AgenticGoKit · kunalkushwaha · Jun 21, 2026
diff --git a/README.md b/README.md
@@ -203,6 +203,7 @@ agk trace mermaid > trace_flow.md
 | `trace list` | List all captured trace runs. |
 | `trace show` | Display summary of a specific run. |
 | `trace view` | Open the interactive TUI trace explorer. |
+| `trace diff` | Compare two trace runs (duration, tokens, cost, LLM calls). |
 | `trace mermaid` | Generate Mermaid flowchart of trace execution. |
 
 ---

diff --git a/cmd/trace_diff.go b/cmd/trace_diff.go
@@ -0,0 +1,202 @@
+package cmd
+
+import (
+	"fmt"
+	"os"
+	"path/filepath"
+	"sort"
+	"strings"
+	"text/tabwriter"
+	"time"
+
+	"github.com/fatih/color"
+	"github.com/spf13/cobra"
+)
+
+// diffMetric is a single comparable metric between two runs.
+type diffMetric struct {
+	Label       string
+	A, B        float64
+	LowerBetter bool             // a lower B than A is an improvement
+	Colorize    bool             // whether the delta should be colored good/bad
+	Format      func(float64) string
+}
+
+// diffCmd compares two trace runs to answer "did my change help?".
+var diffCmd = &cobra.Command{
+	Use:   "diff [run-a] [run-b]",
+	Short: "Compare two trace runs (duration, tokens, cost, ...)",
+	Long: `Compare two trace runs and show the deltas for duration, spans, LLM calls,
+tokens, and estimated cost.
+
+Run selection:
+  agk trace diff                 # compare the two most recent runs
+  agk trace diff <run-a>         # compare <run-a> (baseline) against the latest run
+  agk trace diff <run-a> <run-b> # compare two explicit runs
+
+The first run is treated as the baseline (A); the second is the new run (B).
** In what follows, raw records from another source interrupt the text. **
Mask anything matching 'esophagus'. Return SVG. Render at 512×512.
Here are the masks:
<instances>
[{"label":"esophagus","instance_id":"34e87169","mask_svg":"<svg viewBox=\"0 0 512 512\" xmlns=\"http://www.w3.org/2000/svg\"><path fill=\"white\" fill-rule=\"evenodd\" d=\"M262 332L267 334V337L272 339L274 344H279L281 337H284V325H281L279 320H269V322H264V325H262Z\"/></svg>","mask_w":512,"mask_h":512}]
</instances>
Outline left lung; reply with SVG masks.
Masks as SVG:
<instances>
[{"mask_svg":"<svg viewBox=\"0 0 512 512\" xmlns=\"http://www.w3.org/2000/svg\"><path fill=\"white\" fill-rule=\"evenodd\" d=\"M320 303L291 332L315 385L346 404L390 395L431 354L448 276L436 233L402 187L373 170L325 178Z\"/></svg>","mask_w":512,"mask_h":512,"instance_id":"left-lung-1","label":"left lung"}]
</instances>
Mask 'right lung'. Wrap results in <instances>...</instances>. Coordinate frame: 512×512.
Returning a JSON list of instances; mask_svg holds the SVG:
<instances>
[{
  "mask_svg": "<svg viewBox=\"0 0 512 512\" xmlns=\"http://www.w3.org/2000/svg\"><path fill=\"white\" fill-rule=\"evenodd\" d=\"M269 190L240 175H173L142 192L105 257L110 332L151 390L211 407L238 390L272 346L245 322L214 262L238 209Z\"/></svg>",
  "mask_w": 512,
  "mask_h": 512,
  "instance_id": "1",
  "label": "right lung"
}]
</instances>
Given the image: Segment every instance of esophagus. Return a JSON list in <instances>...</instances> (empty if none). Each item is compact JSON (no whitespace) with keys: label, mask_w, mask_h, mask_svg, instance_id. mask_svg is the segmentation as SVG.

+For duration, tokens, and cost, a lower value in B is shown as an improvement.`,
+	Args: cobra.MaximumNArgs(2),
+	RunE: func(cmd *cobra.Command, args []string) error {
+		return runTraceDiff(args)
+	},
+}
+
+func init() {
+	traceCmd.AddCommand(diffCmd)
+}
+
+func runTraceDiff(args []string) error {
+	idA, idB, err := resolveDiffRuns(args)
+	if err != nil {
+		return err
+	}
+
+	for _, id := range []string{idA, idB} {
+		if _, err := os.Stat(filepath.Join(runsDirName, id)); err != nil {
+			return fmt.Errorf("trace not found: %s", id)
+		}
+	}
+
+	manifestA, err := readManifest(filepath.Join(runsDirName, idA))
+	if err != nil {
+		return fmt.Errorf("failed to read run %s: %w", idA, err)
+	}
+	manifestB, err := readManifest(filepath.Join(runsDirName, idB))
+	if err != nil {
+		return fmt.Errorf("failed to read run %s: %w", idB, err)
+	}
+
+	printDiff(manifestA, manifestB)
+	return nil
+}
+
+// resolveDiffRuns determines the two run IDs to compare based on the args provided.
+func resolveDiffRuns(args []string) (string, string, error) {
+	switch len(args) {
+	case 2:
+		return args[0], args[1], nil
+	case 1:
+		latest := ""
+		for _, id := range recentRunIDs(runsDirName) {
+			if id != args[0] {
+				latest = id
+				break
+			}
+		}
+		if latest == "" {
+			return "", "", fmt.Errorf("need a second run to diff against %s", args[0])
+		}
+		return args[0], latest, nil
+	default: // 0 args
+		ids := recentRunIDs(runsDirName)
+		if len(ids) < 2 {
+			return "", "", fmt.Errorf("need at least two trace runs to diff (found %d)", len(ids))
+		}
+		// ids[0] is newest; baseline is the older of the two most recent.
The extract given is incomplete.